I'm sure there are more elegant and efficient ways I could have solved this, but these methods worked and took me an afternoon to investigate and implement.
Why didn't I do this before?
Mostly because it wasn't a problem before. When I started this website we had been operating for a year with far fewer gliders in the water. The database was smaller, the pages more basic and expectations were lower. Just having a publicly viewable map and some pngs of near real time data was a huge win! I'm also aware of the pitfalls of premature optimisation, where you put a lot of time into improving something that turns out not to be a critical application/performance bottleneck. Performance isn't something anyone has asked me about (does anyone really care that the page took 4 seconds to load?) But I think it's important to take a little professional pride in these things.
Reflection
- Speeding stuff up is very pleasing. But I'm sure after this I would soon hit marginal gains, having made the big savings of 75 % time cut with these two interventions.

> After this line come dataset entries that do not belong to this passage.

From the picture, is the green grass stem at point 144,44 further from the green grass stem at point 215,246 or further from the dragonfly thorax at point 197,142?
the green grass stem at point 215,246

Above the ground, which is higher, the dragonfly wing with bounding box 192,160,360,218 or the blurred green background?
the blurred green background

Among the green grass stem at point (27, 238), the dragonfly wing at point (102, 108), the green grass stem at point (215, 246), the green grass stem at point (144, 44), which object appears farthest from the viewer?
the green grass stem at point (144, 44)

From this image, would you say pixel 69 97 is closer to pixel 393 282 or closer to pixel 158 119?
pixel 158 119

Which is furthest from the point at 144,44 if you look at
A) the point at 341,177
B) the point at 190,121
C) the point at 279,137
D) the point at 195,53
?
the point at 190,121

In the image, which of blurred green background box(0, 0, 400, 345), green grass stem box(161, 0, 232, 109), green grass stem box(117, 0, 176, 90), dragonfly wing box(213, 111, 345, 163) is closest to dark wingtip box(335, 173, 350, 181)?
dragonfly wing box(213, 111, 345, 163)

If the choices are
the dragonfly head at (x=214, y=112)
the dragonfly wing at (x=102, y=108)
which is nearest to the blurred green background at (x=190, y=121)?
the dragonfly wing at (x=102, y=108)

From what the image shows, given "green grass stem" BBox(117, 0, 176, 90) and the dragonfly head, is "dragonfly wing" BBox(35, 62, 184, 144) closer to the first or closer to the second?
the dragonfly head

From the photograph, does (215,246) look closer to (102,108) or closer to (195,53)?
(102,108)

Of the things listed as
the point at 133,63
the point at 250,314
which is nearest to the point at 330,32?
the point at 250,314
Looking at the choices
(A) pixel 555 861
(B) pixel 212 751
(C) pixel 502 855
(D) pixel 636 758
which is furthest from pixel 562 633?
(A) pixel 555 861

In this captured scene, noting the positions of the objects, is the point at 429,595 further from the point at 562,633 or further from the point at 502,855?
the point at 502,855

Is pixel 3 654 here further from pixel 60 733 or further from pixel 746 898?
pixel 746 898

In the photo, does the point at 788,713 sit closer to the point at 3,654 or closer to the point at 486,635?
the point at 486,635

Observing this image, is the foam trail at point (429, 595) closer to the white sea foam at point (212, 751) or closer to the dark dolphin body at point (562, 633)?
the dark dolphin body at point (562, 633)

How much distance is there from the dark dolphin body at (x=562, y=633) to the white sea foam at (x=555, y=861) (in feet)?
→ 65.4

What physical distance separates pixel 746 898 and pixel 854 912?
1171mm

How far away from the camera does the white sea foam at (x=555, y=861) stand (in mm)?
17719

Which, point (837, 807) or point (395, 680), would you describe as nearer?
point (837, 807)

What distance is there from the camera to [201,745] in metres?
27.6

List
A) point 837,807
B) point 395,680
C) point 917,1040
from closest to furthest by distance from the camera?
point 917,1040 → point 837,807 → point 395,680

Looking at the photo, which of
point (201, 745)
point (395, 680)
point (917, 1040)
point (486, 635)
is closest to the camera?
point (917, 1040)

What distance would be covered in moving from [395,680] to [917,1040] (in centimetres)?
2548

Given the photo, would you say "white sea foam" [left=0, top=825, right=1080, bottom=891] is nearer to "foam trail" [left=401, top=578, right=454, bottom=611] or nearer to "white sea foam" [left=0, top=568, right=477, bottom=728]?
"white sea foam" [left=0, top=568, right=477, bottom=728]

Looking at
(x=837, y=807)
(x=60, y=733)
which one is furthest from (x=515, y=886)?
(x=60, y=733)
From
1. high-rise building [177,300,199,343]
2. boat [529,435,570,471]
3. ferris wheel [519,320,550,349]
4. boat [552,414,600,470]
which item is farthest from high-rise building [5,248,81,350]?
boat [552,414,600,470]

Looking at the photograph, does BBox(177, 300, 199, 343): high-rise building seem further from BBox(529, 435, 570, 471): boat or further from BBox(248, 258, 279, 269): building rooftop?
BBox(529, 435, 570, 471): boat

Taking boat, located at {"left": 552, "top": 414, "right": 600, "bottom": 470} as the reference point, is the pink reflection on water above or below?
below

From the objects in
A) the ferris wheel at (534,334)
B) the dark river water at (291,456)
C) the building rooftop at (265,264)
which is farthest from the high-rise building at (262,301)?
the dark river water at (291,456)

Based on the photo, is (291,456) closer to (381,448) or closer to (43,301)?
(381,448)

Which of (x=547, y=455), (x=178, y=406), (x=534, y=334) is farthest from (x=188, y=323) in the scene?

- It's nice to have complete control over our data portal. Rather than needing to raise a ticket or kick the problem to another team I was able to remedy it myself in half a day. Though if we had a proper team of developers we probably wouldn't have shipped code with these performance flaws in the first place!
- There was no oceanography in this process. It would work for kind of any website with a similar stack and user needs. I'm increasingly spending my time more as a developer and server maintainer. I think I'm ok with that.
- I wrote this blog post while working on the problem, rather than after, to try to capture the process in the most accurate way possible. Inspired by the way Julia Evans writes her brilliant technical explainers.